金井楽器

2024年1月撮影

1970年代、昭和でいえば50年代、少年のわたくしは自転車を走らせて、足しげく殿町通りにある金井楽器に通った。

自宅から金井楽器までは3キロくらいある。自転車のペダルを20分くらいこいだ。

店にはレコード、楽器、楽譜が三大品揃えだった。

主にレコードをよく見た。

よくは見たが、買うのはまれだった。

LPの値段は2500円した。中学生・高校生の小遣いでは、月に1枚も買えない。

毎月コツコツとお小遣いを貯めたり、お年玉を貰ったとき、親戚のおじさん・おばさんが来てお小遣いをくれたとき、そういうときしか買えなかった。
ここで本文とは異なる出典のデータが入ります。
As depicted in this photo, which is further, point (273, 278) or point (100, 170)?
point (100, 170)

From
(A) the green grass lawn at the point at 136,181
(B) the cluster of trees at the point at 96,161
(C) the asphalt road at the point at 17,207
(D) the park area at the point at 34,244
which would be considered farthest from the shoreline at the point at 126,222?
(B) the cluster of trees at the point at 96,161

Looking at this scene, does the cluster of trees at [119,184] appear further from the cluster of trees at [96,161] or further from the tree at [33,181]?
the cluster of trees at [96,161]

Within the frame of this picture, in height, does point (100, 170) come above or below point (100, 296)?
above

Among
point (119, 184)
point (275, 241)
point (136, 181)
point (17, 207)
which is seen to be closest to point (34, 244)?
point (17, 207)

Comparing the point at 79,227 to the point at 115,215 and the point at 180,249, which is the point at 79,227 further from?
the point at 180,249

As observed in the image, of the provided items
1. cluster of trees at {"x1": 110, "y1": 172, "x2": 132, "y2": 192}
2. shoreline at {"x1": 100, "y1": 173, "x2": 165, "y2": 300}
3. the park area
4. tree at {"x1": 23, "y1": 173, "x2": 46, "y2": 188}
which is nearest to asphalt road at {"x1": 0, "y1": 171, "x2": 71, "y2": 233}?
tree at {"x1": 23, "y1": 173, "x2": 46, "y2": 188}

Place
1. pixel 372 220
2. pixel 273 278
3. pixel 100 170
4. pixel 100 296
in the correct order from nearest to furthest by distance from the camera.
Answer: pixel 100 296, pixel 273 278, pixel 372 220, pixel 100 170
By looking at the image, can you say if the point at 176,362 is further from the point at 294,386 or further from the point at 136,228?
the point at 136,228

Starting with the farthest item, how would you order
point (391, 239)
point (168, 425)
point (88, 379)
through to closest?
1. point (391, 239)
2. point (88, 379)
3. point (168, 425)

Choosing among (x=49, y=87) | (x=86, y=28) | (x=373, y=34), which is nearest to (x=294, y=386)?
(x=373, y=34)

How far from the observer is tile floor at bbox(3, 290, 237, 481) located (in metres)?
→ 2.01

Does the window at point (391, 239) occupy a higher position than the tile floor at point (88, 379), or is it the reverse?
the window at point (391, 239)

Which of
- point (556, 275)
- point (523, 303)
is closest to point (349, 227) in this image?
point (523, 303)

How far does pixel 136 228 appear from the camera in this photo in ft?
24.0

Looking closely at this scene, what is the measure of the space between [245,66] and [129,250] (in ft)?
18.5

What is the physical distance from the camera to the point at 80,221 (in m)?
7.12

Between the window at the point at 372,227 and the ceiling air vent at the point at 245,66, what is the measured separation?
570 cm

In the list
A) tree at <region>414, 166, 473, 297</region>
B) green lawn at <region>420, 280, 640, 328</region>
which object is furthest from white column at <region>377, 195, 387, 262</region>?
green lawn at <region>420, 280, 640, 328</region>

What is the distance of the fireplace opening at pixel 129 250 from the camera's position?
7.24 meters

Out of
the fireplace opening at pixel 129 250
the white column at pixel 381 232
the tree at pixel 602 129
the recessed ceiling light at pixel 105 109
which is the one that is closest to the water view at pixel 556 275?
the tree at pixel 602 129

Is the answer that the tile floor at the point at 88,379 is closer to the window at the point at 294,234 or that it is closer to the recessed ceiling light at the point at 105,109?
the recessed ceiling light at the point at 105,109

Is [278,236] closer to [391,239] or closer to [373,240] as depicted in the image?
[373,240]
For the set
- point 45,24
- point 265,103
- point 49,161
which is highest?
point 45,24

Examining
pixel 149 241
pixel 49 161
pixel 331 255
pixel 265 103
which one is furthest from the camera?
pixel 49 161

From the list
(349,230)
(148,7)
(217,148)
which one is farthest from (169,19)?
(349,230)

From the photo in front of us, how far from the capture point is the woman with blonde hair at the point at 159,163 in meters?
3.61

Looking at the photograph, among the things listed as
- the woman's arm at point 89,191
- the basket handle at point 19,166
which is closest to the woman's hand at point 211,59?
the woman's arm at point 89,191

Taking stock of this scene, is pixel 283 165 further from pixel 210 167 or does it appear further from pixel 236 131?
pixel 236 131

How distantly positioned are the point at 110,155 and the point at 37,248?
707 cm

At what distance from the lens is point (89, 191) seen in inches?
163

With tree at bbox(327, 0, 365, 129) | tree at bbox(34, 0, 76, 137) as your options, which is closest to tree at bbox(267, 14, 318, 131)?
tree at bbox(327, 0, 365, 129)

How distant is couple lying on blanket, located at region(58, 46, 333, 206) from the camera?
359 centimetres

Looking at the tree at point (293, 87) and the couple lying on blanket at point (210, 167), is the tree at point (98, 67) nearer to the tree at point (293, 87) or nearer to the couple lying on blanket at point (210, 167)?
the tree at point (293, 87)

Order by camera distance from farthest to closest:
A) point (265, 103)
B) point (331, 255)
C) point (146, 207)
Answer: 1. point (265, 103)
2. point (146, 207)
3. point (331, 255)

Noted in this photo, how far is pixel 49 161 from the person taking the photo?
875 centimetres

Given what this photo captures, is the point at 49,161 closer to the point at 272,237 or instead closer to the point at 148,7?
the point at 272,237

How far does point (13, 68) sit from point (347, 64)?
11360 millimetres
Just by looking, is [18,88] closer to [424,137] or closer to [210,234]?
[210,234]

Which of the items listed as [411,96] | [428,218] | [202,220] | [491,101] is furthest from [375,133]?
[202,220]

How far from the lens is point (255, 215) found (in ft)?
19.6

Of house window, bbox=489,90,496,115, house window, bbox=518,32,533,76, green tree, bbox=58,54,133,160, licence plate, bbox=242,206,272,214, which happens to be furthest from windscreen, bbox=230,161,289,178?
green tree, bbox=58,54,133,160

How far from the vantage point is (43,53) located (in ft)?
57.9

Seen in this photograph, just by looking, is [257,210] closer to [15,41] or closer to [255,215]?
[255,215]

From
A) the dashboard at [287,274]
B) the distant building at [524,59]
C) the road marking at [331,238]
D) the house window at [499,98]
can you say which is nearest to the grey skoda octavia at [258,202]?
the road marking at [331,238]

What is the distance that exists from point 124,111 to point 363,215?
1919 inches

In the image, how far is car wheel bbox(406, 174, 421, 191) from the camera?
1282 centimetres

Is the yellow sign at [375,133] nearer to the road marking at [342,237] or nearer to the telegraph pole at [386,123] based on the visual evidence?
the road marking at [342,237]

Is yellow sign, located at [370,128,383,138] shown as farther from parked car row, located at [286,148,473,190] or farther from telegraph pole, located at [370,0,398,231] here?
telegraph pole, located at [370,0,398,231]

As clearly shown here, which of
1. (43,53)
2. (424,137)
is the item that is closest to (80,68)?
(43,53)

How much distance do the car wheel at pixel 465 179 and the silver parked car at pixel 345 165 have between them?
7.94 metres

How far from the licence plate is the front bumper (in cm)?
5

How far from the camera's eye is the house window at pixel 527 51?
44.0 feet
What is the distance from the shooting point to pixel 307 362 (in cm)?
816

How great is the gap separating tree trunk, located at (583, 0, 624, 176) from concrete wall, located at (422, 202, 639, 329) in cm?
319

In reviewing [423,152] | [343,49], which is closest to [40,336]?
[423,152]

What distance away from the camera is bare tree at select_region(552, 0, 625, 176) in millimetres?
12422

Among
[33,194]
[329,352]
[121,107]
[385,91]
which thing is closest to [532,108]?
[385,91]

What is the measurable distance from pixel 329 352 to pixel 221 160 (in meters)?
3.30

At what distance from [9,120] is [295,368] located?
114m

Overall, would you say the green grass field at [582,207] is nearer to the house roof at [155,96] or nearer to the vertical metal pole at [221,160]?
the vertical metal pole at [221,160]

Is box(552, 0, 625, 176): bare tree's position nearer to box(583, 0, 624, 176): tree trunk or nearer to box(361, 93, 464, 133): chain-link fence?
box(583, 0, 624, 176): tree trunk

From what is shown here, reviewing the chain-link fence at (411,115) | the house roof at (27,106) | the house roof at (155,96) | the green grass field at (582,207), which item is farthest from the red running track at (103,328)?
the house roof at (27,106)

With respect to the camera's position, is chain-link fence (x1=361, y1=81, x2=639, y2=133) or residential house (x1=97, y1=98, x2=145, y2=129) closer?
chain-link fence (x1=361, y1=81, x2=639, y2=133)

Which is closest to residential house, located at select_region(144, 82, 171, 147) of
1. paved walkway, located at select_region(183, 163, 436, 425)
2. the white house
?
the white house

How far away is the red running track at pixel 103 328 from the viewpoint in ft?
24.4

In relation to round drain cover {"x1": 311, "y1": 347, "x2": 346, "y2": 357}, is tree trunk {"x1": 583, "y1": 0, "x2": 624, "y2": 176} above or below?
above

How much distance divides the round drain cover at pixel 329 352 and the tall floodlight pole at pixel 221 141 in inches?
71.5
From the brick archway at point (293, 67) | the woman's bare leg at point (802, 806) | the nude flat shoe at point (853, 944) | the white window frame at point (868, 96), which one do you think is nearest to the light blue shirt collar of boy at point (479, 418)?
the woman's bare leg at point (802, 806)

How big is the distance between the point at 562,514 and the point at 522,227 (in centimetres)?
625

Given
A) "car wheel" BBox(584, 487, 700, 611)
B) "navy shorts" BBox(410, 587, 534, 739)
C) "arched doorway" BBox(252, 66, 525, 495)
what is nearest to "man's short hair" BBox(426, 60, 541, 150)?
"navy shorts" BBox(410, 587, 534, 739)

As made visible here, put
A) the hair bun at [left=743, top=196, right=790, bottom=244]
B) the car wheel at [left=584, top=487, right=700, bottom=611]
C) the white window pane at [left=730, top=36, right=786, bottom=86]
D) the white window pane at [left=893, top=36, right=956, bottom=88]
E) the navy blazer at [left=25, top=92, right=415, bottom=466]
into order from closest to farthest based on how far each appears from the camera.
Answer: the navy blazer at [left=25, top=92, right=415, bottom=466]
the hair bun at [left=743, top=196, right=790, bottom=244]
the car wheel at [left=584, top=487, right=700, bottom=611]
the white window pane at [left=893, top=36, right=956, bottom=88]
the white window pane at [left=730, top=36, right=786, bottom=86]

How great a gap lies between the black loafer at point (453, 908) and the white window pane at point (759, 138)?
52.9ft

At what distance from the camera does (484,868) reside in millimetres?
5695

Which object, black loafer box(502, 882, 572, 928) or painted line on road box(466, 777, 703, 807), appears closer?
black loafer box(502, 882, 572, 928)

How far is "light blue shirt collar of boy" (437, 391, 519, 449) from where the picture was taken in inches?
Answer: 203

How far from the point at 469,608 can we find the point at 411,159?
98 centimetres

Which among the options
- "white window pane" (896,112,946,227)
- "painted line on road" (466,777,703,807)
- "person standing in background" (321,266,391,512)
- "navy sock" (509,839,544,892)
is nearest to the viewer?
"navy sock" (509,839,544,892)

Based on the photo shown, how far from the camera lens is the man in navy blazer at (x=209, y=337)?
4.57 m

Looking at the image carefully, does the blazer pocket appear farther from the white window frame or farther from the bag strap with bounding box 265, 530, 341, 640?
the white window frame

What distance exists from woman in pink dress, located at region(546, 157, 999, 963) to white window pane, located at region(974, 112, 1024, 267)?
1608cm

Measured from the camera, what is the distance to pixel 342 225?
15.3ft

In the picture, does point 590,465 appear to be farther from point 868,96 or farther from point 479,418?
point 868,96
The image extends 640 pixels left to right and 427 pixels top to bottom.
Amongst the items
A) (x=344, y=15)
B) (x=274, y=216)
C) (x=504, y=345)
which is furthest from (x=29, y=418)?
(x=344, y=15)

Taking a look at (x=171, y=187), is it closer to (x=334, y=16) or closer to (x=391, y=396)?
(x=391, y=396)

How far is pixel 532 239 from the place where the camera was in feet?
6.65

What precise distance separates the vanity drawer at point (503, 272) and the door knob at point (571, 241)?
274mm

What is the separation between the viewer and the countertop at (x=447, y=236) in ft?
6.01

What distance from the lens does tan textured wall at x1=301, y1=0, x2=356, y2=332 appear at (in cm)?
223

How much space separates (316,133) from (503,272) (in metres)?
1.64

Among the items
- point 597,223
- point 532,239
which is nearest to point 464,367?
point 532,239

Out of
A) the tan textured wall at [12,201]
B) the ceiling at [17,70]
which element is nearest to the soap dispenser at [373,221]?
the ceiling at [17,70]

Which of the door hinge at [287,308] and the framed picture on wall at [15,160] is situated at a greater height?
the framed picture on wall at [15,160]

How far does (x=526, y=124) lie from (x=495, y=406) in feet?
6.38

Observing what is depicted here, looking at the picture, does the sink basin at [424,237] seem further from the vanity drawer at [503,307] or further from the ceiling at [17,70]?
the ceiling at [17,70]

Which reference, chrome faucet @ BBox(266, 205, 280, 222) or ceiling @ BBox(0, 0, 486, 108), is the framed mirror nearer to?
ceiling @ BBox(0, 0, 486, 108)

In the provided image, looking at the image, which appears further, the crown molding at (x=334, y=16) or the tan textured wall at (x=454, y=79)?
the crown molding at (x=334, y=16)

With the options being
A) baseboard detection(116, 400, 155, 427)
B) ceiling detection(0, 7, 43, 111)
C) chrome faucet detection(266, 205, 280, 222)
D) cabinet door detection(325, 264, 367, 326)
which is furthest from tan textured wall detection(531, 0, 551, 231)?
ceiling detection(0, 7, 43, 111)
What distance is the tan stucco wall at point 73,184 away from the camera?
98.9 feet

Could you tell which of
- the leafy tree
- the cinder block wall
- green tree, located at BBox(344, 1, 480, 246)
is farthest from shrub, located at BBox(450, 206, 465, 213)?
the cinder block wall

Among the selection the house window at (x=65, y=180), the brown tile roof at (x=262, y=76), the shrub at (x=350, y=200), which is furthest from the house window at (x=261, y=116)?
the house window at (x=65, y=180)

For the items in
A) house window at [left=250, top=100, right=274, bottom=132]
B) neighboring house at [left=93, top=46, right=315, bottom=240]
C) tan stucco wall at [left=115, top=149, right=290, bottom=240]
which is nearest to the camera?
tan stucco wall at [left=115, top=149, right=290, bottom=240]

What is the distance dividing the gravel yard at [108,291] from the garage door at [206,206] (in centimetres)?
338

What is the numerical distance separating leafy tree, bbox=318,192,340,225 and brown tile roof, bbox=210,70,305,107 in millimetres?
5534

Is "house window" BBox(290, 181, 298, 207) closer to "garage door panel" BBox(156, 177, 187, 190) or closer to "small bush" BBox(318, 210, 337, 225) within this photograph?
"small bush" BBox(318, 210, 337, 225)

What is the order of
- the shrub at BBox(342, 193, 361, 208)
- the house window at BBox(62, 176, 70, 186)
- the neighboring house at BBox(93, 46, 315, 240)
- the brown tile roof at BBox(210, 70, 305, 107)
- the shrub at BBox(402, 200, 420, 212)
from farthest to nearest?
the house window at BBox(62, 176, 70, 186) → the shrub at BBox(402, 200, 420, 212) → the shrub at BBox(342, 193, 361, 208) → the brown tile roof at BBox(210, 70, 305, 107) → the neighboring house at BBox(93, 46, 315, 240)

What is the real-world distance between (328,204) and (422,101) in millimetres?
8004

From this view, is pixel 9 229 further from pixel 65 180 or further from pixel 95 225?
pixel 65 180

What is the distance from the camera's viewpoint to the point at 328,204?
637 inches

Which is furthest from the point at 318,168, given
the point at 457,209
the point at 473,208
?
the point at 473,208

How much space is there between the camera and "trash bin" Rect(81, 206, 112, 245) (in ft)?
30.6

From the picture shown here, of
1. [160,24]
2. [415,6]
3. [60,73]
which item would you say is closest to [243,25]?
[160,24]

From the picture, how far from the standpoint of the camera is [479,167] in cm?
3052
だから中学・高校通じて買ったレコードは数枚だと思う。

楽譜をときどき立ち読みした。

楽譜も結構高い。おいそれと子供が買えるものでない。

中学・高校通じて2冊くらい買ったかもしれない。

楽器はほとんど見なかった。

わたくしは楽器が好きなので、見なかったのはいま思うと不思議な気がするが、どうぜ高くて買えないので見るだけ無駄だと思ったのだろう。そんな記憶がわずかに残る。